◆ SELECTED PASSAGE
◇ ◇ ◇ ◇ ◇ ◇ ◇
North Island overtakes South Island as sheep central

Federated Farmers is welcoming Beef+Lamb NZ’s Economic Service confirming declines in the national sheep flock and beef herd may now be at an end. It also confirms the North Island has become the dominant island for both sheep and beef.

“It shows what a couple of good back to back seasons can do for stock numbers and morale,” observed Jeanette Maxwell, Federated Farmers Meat & Fibre chairperson.

“While lambing numbers are looking good for sheep and calving prospects good for beef, we are of course in a global economic vice as key export markets struggle.

“Every stock unit will be needed to bridge an income gap due to falling prices, best illustrated by lamb. Last season, we were tracking towards T150 with a season average of $115 per lamb but this season, lamb prices are predicted to go backwards by 17 percent, to $95.00.

“If we get the projected increase in the lamb crop, it could help offset reduced farm incomes.

“What is not looking flash is a tanking wool market. Fibre farmers look at falling wool returns from such a ‘green fibre’ and are rightly cynical about upbeat claims surrounding the so-called green economy.

“Federated Farmers is committed to working positively to turn this around because wool is the ‘undiscovered country’ of New Zealand’s primary industries.

“Then, of course, there is the weather. While spring looks reasonably benign NIWA is predicting an El Niño pattern could develop in the tropical Pacific. This is something all farmers need to keep an eye on and underscores why water storage is needed.

“At a headline level, the national sheep flock is up 2.6 percent to 31.94 million animals. The good news with hoggets being up 7.1 percent, to 10.26 million animals, is that they are potential indicators of future capital stock intentions.

“What I think we are also seeing is a return of sheep and beef to traditional areas. Much of the land convertible to dairy seems to have passed from our industry into dairy or dairy support. In the South Island especially, beef farmers seemed to have swapped their bulls for cows.

“Beef in the South Island is down 5.6 percent to just over 1 million animals, whereas in the North Island, numbers there are up 3.6 percent to 2.84 million animals. When it comes to sheep, the only region to record a slight fall was Marlborough-Canterbury.

“North Island farmers will be cock-a-hoop because sheep numbers there went up 4 percent to 16.08 million animals. That contrasts with a modest 1.2 percent increase in the South Island returning 15.86 million animals.

“It means the sheep industry crown has gone north to join the one they already hold for beef,” Mrs Maxwell concluded.
◇ ◇ ◇ ◇ ◇ ◇ ◇
◆ Visual spatial reasoning listing
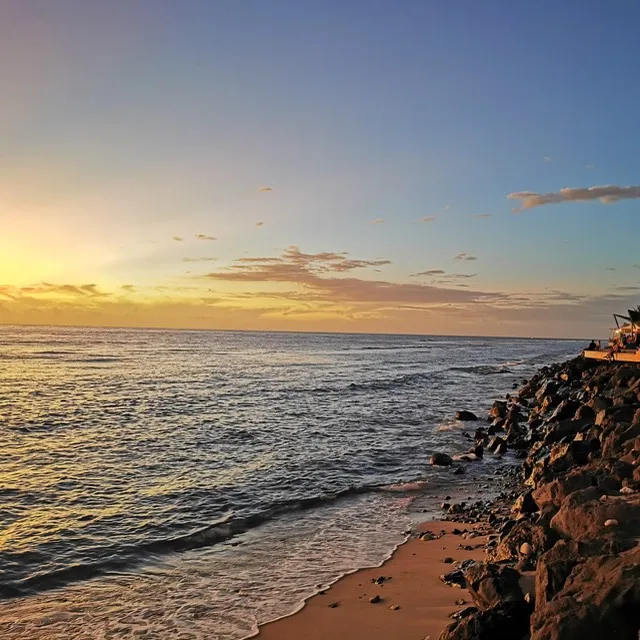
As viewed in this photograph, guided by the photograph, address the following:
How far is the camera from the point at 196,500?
1423 cm

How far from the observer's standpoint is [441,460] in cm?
1877

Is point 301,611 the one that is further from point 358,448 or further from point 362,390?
point 362,390

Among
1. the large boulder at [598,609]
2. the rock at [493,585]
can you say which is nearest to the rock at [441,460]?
◇ ◇ ◇ ◇ ◇ ◇ ◇
◆ REQUIREMENT 1
Answer these questions about the sheep and beef article:
(a) What was the season average price per lamb last season?
(b) How many hoggets are there after the 7.1 percent rise?
(c) Which region was the only one to record a slight fall in sheep numbers?
◆ REQUIREMENT 2
Update the listing lines running from the line that contains "Is point 301,611" through the end of the listing, both ends included, by replacing "boulder" with "stone" and leaving everything else unchanged. Give only those lines.

◆ WRITTEN ANSWER 1
(a) $115 per lamb
(b) 10.26 million animals
(c) Marlborough-Canterbury

◆ WRITTEN ANSWER 2
Is point 301,611 the one that is further from point 358,448 or further from point 362,390?
point 362,390

Among
1. the large stone at [598,609]
2. the rock at [493,585]
can you say which is nearest to the rock at [441,460]?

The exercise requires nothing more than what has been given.